Exercise:
Word for word, transcribe the material below from its first line to the line with "В Юбилейном сожгли 10 машин в двух дворах", both included.

Recorded data:
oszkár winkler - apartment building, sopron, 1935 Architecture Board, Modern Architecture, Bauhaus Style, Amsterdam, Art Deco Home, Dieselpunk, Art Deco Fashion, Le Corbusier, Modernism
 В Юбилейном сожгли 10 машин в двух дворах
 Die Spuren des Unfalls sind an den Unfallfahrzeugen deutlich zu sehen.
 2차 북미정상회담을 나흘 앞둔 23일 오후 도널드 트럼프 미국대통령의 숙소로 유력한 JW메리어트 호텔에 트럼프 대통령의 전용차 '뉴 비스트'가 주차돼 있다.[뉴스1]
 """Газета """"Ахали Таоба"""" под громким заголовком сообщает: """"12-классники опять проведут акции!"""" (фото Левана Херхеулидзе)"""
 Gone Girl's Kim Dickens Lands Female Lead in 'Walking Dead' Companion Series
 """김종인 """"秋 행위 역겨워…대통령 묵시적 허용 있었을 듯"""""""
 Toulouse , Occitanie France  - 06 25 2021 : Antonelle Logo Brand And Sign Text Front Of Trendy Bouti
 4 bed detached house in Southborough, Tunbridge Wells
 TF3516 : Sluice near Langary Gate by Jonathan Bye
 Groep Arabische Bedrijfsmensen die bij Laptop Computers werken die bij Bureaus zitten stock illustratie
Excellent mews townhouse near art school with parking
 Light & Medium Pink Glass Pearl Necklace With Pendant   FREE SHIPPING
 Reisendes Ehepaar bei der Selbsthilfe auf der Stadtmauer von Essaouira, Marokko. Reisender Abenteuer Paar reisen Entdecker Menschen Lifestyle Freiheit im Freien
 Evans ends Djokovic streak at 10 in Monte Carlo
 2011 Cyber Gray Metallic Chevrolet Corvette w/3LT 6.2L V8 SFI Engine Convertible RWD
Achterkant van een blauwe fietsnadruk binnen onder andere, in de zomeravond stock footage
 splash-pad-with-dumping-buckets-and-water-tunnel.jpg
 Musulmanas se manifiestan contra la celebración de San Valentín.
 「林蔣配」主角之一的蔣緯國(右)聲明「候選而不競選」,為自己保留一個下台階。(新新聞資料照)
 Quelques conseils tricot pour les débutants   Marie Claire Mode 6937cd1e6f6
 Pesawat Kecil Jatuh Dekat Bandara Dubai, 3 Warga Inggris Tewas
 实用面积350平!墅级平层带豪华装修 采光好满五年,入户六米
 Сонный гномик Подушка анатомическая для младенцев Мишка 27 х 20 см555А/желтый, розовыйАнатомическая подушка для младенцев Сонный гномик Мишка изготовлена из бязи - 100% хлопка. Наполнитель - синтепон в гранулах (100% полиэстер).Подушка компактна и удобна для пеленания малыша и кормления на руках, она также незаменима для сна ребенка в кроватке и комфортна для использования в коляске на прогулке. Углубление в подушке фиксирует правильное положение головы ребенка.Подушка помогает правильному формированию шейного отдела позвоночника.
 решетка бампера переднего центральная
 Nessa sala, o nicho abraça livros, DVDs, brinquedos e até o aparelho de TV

Output for this task:
oszkár winkler - apartment building, sopron, 1935 Architecture Board, Modern Architecture, Bauhaus Style, Amsterdam, Art Deco Home, Dieselpunk, Art Deco Fashion, Le Corbusier, Modernism
 В Юбилейном сожгли 10 машин в двух дворах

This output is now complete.